§ 待完成任务
在介绍评估原则的这篇文章中，应借助什么来校准自动化评分系统？

§ 所给文章

提示词工程：从核心原则到前沿实践（3）：评估原则

本文是「提示词工程：从核心原则到前沿实践」系列的第 3 篇，共 4 篇。在上一篇中，我们探讨了「promptfoo」的相关内容。

评估原则

1. 采用评估驱动开发（Adopt eval-driven development）
- **尽早并频繁进行评估**：在开发的每个阶段都编写范围明确的测试，以便及时发现问题并进行调整。
- **持续评估**：评估是一个持续的过程，而不是一次性的任务。通过持续评估，可以不断优化模型性能。

2. 设计针对特定任务的评估（Design task-specific evals）
- **反映真实世界分布**：确保评估测试能够真实地反映模型在实际应用场景中的表现，而不是仅仅在理想条件下表现良好。
- **具体化评估目标**：明确评估的具体目标和成功标准，使评估更具针对性和可操作性。

3. 记录一切（Log everything）
- **开发过程中的记录**：在开发过程中详细记录日志，以便后续可以从日志中挖掘出有价值的评估案例，为改进模型提供依据。
- **数据追溯性**：通过记录日志，能够追溯模型的决策过程和输出结果，便于分析和优化。

4. 尽可能实现自动化（Automate when possible）
- **结构化评估体系**：构建能够自动评分的评估体系，提高评估效率和客观性，减少人工干预带来的误差。
- **自动化评分与人工判断结合**：虽然自动化评分可以提高效率，但也要结合人工判断来确保评估结果的准确性和合理性。

5. 保持一致性（Maintain agreement）
- **利用人工反馈校准自动化评分**：通过人工评估的结果来校准自动化评分系统，确保自动化评分与人工评估的一致性，提高评估的可靠性。
- **定期校准**：随着模型的更新和应用场景的变化，定期对评估体系进行校准，以保持其有效性。

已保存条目
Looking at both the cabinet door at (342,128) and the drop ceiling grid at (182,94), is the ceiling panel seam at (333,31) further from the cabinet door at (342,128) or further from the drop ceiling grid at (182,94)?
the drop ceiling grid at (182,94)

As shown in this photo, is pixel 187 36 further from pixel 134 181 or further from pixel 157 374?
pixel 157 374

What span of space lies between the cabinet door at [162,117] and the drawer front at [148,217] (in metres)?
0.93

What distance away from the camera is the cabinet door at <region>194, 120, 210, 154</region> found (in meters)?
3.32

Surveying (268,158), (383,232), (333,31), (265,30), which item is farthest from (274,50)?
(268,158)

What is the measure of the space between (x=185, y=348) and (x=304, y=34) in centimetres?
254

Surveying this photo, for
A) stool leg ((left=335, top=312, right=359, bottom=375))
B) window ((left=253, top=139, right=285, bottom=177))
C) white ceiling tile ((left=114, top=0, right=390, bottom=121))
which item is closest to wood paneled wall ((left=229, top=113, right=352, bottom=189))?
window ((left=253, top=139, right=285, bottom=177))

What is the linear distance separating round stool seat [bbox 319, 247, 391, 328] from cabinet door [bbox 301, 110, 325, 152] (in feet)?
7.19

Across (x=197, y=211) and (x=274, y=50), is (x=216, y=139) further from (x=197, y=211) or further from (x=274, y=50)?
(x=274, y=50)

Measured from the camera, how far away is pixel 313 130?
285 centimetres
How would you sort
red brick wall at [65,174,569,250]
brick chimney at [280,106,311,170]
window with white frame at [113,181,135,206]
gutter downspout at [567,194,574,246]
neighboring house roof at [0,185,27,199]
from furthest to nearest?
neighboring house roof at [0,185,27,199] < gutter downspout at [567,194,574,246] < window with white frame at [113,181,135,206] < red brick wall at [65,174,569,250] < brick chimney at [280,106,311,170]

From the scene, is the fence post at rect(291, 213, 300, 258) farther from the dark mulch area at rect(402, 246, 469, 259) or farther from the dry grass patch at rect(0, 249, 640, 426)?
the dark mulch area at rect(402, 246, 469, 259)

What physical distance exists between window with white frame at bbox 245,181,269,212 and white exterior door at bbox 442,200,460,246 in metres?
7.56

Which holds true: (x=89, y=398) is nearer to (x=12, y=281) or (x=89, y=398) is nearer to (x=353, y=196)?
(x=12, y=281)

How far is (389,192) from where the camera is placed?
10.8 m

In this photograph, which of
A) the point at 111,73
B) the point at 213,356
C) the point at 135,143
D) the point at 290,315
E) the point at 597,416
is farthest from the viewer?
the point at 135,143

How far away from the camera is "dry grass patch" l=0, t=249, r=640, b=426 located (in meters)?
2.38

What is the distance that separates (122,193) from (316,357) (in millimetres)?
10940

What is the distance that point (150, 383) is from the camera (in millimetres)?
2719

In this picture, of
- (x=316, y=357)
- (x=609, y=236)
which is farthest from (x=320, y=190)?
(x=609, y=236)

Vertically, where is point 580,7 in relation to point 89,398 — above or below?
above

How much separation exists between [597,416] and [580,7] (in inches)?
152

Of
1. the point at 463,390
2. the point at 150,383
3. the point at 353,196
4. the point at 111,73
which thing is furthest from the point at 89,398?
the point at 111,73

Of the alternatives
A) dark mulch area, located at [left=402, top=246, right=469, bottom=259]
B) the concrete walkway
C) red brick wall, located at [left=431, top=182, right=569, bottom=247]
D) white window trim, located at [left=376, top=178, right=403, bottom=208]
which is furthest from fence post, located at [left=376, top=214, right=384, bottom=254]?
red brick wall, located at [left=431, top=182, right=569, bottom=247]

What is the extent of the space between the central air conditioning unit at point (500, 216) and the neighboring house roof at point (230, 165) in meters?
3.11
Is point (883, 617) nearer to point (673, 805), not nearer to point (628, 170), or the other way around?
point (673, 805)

§ 本题答案
借助人工评估的结果来校准自动化评分系统。